(Data records)
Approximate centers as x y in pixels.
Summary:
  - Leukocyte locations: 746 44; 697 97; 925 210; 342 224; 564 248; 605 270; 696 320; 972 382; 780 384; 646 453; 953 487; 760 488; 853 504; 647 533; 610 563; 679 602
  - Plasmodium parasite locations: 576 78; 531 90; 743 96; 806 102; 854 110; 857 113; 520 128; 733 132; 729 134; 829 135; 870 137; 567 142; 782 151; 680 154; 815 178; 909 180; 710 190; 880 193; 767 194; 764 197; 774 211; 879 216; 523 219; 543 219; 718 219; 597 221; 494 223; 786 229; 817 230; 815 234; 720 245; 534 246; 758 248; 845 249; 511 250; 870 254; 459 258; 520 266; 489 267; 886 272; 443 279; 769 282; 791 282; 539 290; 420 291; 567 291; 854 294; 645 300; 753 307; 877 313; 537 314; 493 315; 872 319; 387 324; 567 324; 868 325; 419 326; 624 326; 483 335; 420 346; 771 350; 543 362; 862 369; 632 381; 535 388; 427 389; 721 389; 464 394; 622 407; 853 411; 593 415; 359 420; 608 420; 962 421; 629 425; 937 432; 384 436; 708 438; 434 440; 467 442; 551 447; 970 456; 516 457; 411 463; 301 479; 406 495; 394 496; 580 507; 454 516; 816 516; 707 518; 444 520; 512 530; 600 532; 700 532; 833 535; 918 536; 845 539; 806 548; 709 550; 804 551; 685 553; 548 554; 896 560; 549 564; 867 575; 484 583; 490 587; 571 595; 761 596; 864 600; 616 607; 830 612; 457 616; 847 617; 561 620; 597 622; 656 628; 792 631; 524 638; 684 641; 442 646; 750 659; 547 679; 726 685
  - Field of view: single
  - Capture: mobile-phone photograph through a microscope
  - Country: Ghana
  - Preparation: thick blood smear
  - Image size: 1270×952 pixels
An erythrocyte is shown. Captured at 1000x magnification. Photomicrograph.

REQUIREMENT: What is the number of lines in the entries above that hold the string "pixels"? Please state that number alone.

YOUR RESPONSE: 2